- What you should do
Type out the lines below exactly, from the first through the line holding "والثاني: أنها أزيد وأكثر عملاً.", and include no pictures.

- Material supplied
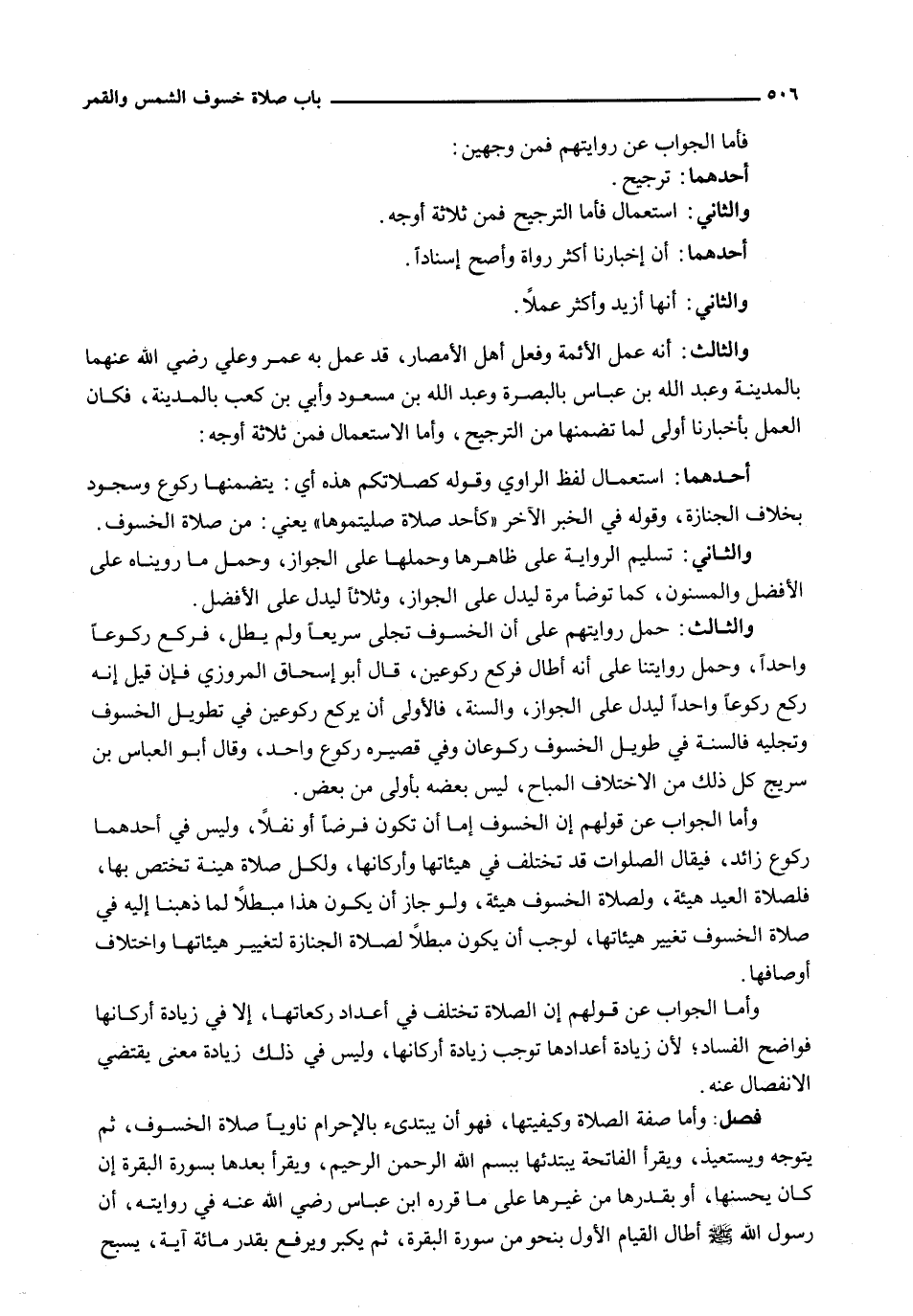 ٥٠٦ باب صلاة خسوف الشمس والقمر

فأما الجواب عن روايتهم فمن وجهين:
أحدهما: ترجيح.
والثاني: استعمال فأما الترجيح فمن ثلاثة أوجه.
أحدهما: أن إخبارنا أكثر رواة وأصح إسناداً.
والثاني: أنها أزيد وأكثر عملاً.

والثالث: أنه عمل الأئمة وفعل أهل الأمصار، قد عمل به عمر وعلي رضي الله عنهما بالمدينة وعبد الله بن عباس بالبصرة وعبد الله بن مسعود وأبي بن كعب بالمدينة، فكان العمل بأخبارنا أولى لما تضمنها من الترجيح، وأما الاستعمال فمن ثلاثة أوجه:

أحدهما: استعمال لفظ الراوي وقوله كصلاتكم هذه أي: يتضمنها ركوع وسجود بخلاف الجنازة، وقوله في الخبر الآخر «كأحد صلاة صليتموها» يعني: من صلاة الخسوف.

والثاني: تسليم الرواية على ظاهرها وحملها على الجواز، وحمل ما رويناه على الأفضل والمسنون، كما توضأ مرة ليدل على الجواز، وثلاثاً ليدل على الأفضل.

والثالث: حمل روايتهم على أن الخسوف تجلى سريعاً ولم يطل، فركع ركوعاً واحداً، وحمل روايتنا على أنه أطال فركع ركوعين، قال أبو إسحاق المروزي فإن قيل إنه ركع ركوعاً واحداً ليدل على الجواز، والسنة، فالأولى أن يركع ركوعين في تطويل الخسوف وتجليه فالسنة في طويل الخسوف ركوعان وفي قصيره ركوع واحد، وقال أبو العباس بن سريج كل ذلك من الاختلاف المباح، ليس بعضه بأولى من بعض.

وأما الجواب عن قولهم إن الخسوف إما أن تكون فرضاً أو نفلاً، وليس في أحدهما ركوع زائد، فيقال الصلوات قد تختلف في هيئاتها وأركانها، ولكل صلاة هيئة تختص بها، فلصلاة العيد هيئة، ولصلاة الخسوف هيئة، ولو جاز أن يكون هذا مبطلاً لما ذهبنا إليه في صلاة الخسوف تغيير هيئاتها، لوجب أن يكون مبطلاً لصلاة الجنازة لتغيير هيئاتها واختلاف أوصافها.

وأما الجواب عن قولهم إن الصلاة تختلف في أعداد ركعاتها، إلا في زيادة أركانها فواضح الفساد؛ لأن زيادة أعدادها توجب زيادة أركانها، وليس في ذلك زيادة معنى يقتضي الانفصال عنه.

فصل: وأما صفة الصلاة وكيفيتها، فهو أن يبتدىء بالإحرام ناوياً صلاة الخسوف، ثم يتوجه ويستعيذ، ويقرأ الفاتحة يبتدئها ببسم الله الرحمن الرحيم، ويقرأ بعدها بسورة البقرة إن كان يحسنها، أو بقدرها من غيرها على ما قرره ابن عباس رضي الله عنه في روايته، أن رسول الله ﷺ أطال القيام الأول بنحو من سورة البقرة، ثم يكبر ويرفع بقدر مائة آية، يسبح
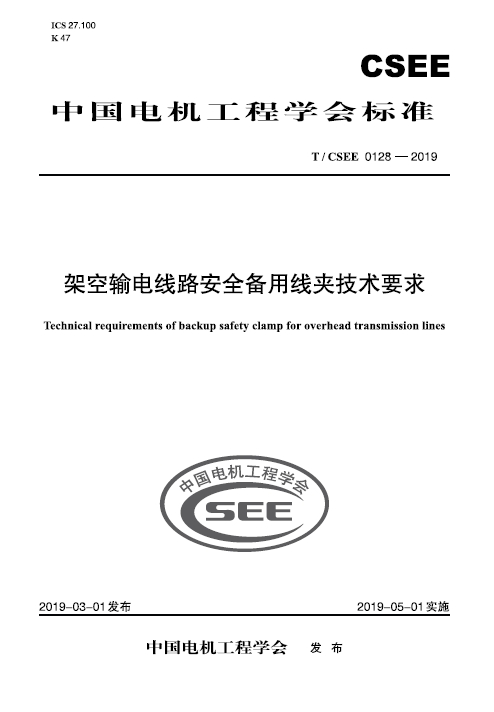 ICS 27.100
K 47

CSEE

中国电机工程学会标准

T / CSEE 0128 — 2019

架空输电线路安全备用线夹技术要求

Technical requirements of backup safety clamp for overhead transmission lines

中国电机工程学会

CSEE

2019-03-01发布

2019-05-01实施

中国电机工程学会 发 布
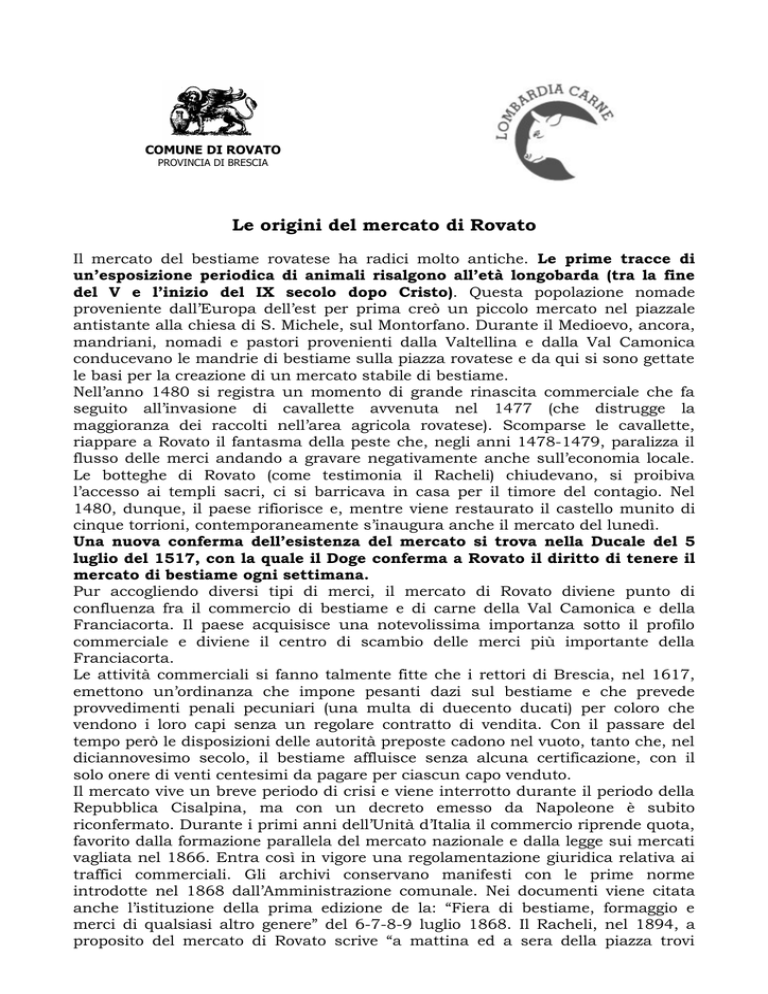 COMUNE DI ROVATO
PROVINCIA DI BRESCIA

LOMBARDIA CARNE

Le origini del mercato di Rovato

Il mercato del bestiame rovatese ha radici molto antiche. Le prime tracce di un'esposizione periodica di animali risalgono all'età longobarda (tra la fine del V e l'inizio del IX secolo dopo Cristo). Questa popolazione nomade proveniente dall'Europa dell'est per prima creò un piccolo mercato nel piazzale antistante alla chiesa di S. Michele, sul Montorfano. Durante il Medioevo, ancora, mandriani, nomadi e pastori provenienti dalla Valtellina e dalla Val Camonica conducevano le mandrie di bestiame sulla piazza rovatese e da qui si sono gettate le basi per la creazione di un mercato stabile di bestiame.
Nell'anno 1480 si registra un momento di grande rinascita commerciale che fa seguito all'invasione di cavallette avvenuta nel 1477 (che distrugge la maggioranza dei raccolti nell'area agricola rovatese). Scomparse le cavallette, riappare a Rovato il fantasma della peste che, negli anni 1478-1479, paralizza il flusso delle merci andando a gravare negativamente anche sull'economia locale. Le botteghe di Rovato (come testimonia il Racheli) chiudevano, si proibiva l'accesso ai templi sacri, ci si barricava in casa per il timore del contagio. Nel 1480, dunque, il paese rifiorisce e, mentre viene restaurato il castello munito di cinque torrioni, contemporaneamente s'inaugura anche il mercato del lunedì.
Una nuova conferma dell'esistenza del mercato si trova nella Ducale del 5 luglio del 1517, con la quale il Doge conferma a Rovato il diritto di tenere il mercato di bestiame ogni settimana.
Pur accogliendo diversi tipi di merci, il mercato di Rovato diviene punto di confluenza fra il commercio di bestiame e di carne della Val Camonica e della Franciacorta. Il paese acquisisce una notevolissima importanza sotto il profilo commerciale e diviene il centro di scambio delle merci più importante della Franciacorta.
Le attività commerciali si fanno talmente fitte che i rettori di Brescia, nel 1617, emettono un'ordinanza che impone pesanti dazi sul bestiame e che prevede provvedimenti penali pecuniari (una multa di duecento ducati) per coloro che vendono i loro capi senza un regolare contratto di vendita. Con il passare del tempo però le disposizioni delle autorità preposte cadono nel vuoto, tanto che, nel diciannovesimo secolo, il bestiame affluisce senza alcuna certificazione, con il solo onere di venti centesimi da pagare per ciascun capo venduto.
Il mercato vive un breve periodo di crisi e viene interrotto durante il periodo della Repubblica Cisalpina, ma con un decreto emesso da Napoleone è subito riconfermato. Durante i primi anni dell'Unità d'Italia il commercio riprende quota, favorito dalla formazione parallela del mercato nazionale e dalla legge sui mercati vagliata nel 1866. Entra così in vigore una regolamentazione giuridica relativa ai traffici commerciali. Gli archivi conservano manifesti con le prime norme introdotte nel 1868 dall'Amministrazione comunale. Nei documenti viene citata anche l'istituzione della prima edizione de la: "Fiera di bestiame, formaggio e merci di qualsiasi altro genere" del 6-7-8-9 luglio 1868. Il Racheli, nel 1894, a proposito del mercato di Rovato scrive "a mattina ed a sera della piazza trovi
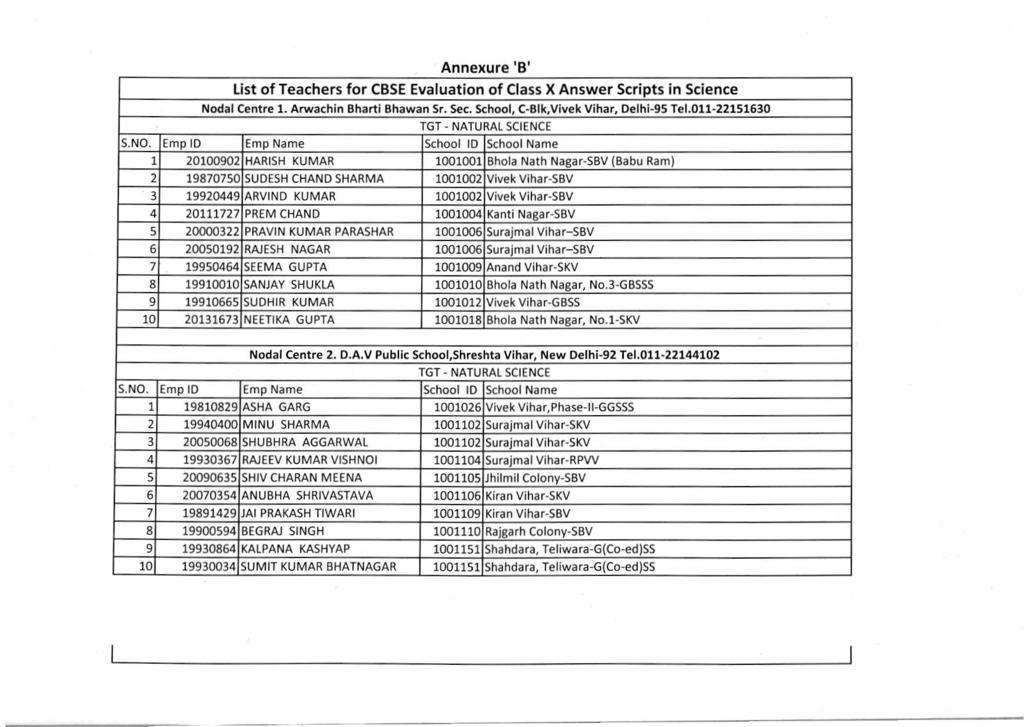 Annexure 'B'

List of Teachers for CBSE Evaluation of Class X Answer Scripts in Science

Nodal Centre 1. Arwachin Bharti Bhawan Sr. Sec. School, C-Blk,Vivek Vihar, Delhi-95 Tel.011-22151630

TGT - NATURAL SCIENCE

| S.NO. | Emp ID | Emp Name | School ID | School Name |
|---|---|---|---|---|
| 1 | 20100902 | HARISH KUMAR | 1001001 | Bhola Nath Nagar-SBV (Babu Ram) |
| 2 | 19870750 | SUDESH CHAND SHARMA | 1001002 | Vivek Vihar-SBV |
| 3 | 19920449 | ARVIND KUMAR | 1001002 | Vivek Vihar-SBV |
| 4 | 20111727 | PREM CHAND | 1001004 | Kanti Nagar-SBV |
| 5 | 20000322 | PRAVIN KUMAR PARASHAR | 1001006 | Surajmal Vihar–SBV |
| 6 | 20050192 | RAJESH NAGAR | 1001006 | Surajmal Vihar–SBV |
| 7 | 19950464 | SEEMA GUPTA | 1001009 | Anand Vihar-SKV |
| 8 | 19910010 | SANJAY SHUKLA | 1001010 | Bhola Nath Nagar, No.3-GBSSS |
| 9 | 19910665 | SUDHIR KUMAR | 1001012 | Vivek Vihar-GBSS |
| 10 | 20131673 | NEETIKA GUPTA | 1001018 | Bhola Nath Nagar, No.1-SKV |

Nodal Centre 2. D.A.V Public School,Shreshta Vihar, New Delhi-92 Tel.011-22144102

TGT - NATURAL SCIENCE

| S.NO. | Emp ID | Emp Name | School ID | School Name |
|---|---|---|---|---|
| 1 | 19810829 | ASHA GARG | 1001026 | Vivek Vihar,Phase-II-GGSSS |
| 2 | 19940400 | MINU SHARMA | 1001102 | Surajmal Vihar-SKV |
| 3 | 20050068 | SHUBHRA AGGARWAL | 1001102 | Surajmal Vihar-SKV |
| 4 | 19930367 | RAJEEV KUMAR VISHNOI | 1001104 | Surajmal Vihar-RPVV |
| 5 | 20090635 | SHIV CHARAN MEENA | 1001105 | Jhilmil Colony-SBV |
| 6 | 20070354 | ANUBHA SHRIVASTAVA | 1001106 | Kiran Vihar-SKV |
| 7 | 19891429 | JAI PRAKASH TIWARI | 1001109 | Kiran Vihar-SBV |
| 8 | 19900594 | BEGRAJ SINGH | 1001110 | Rajgarh Colony-SBV |
| 9 | 19930864 | KALPANA KASHYAP | 1001151 | Shahdara, Teliwara-G(Co-ed)SS |
| 10 | 19930034 | SUMIT KUMAR BHATNAGAR | 1001151 | Shahdara, Teliwara-G(Co-ed)SS |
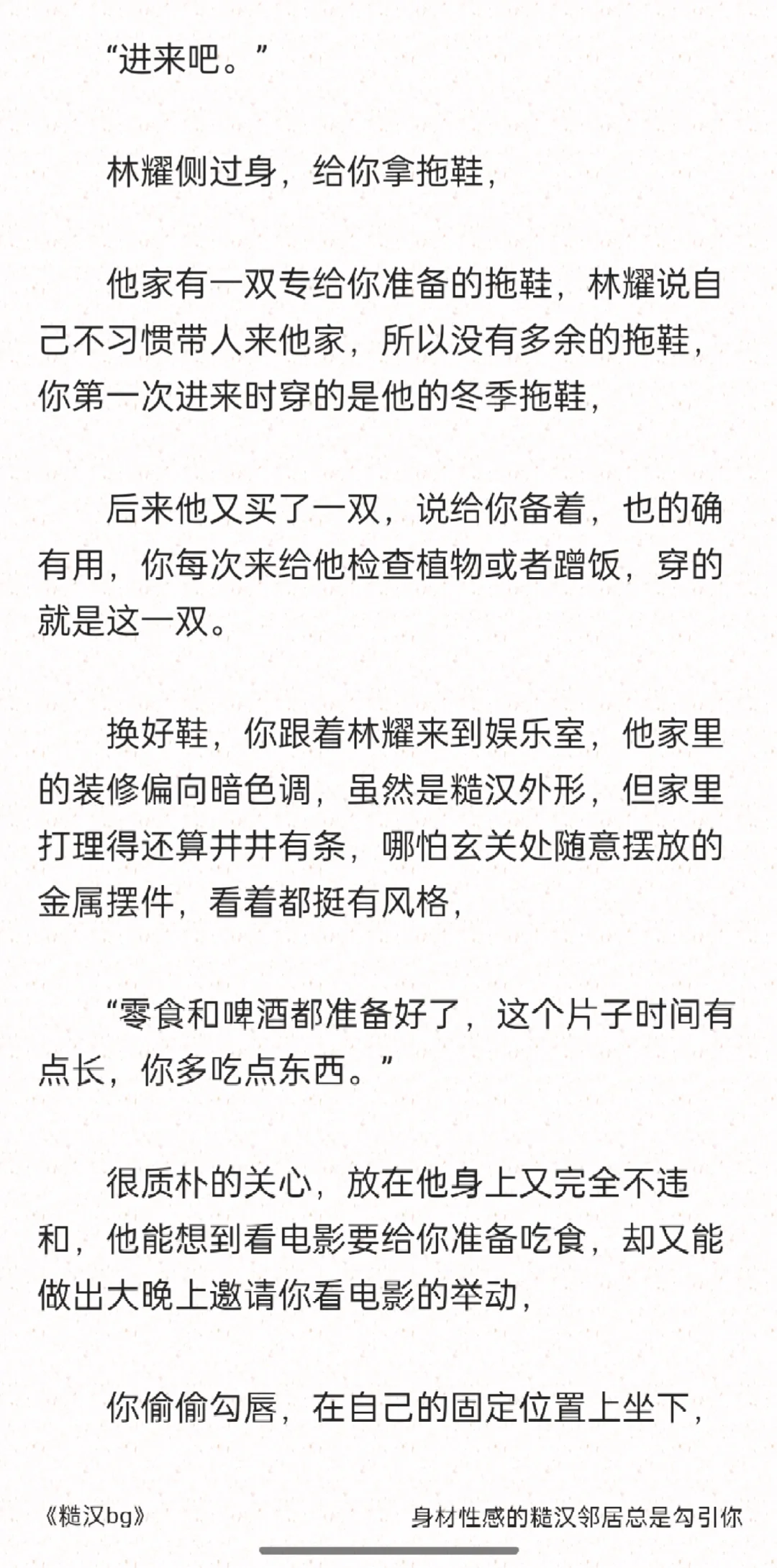 “进来吧。”

林耀侧过身，给你拿拖鞋，

他家有一双专给你准备的拖鞋，林耀说自己不习惯带人来他家，所以没有多余的拖鞋，你第一次进来时穿的是他的冬季拖鞋，

后来他又买了一双，说给你备着，也的确有用，你每次来给他检查植物或者蹭饭，穿的就是这一双。

换好鞋，你跟着林耀来到娱乐室，他家里的装修偏向暗色调，虽然是糙汉外形，但家里打理得还算井井有条，哪怕玄关处随意摆放的金属摆件，看着都挺有风格，

“零食和啤酒都准备好了，这个片子时间有点长，你多吃点东西。”

很质朴的关心，放在他身上又完全不违和，他能想到看电影要给你准备吃食，却又能做出大晚上邀请你看电影的举动，

你偷偷勾唇，在自己的固定位置上坐下，

《糙汉bg》

身材性感的糙汉邻居总是勾引你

- Answer
 ٥٠٦ باب صلاة خسوف الشمس والقمر

فأما الجواب عن روايتهم فمن وجهين:
أحدهما: ترجيح.
والثاني: استعمال فأما الترجيح فمن ثلاثة أوجه.
أحدهما: أن إخبارنا أكثر رواة وأصح إسناداً.
والثاني: أنها أزيد وأكثر عملاً.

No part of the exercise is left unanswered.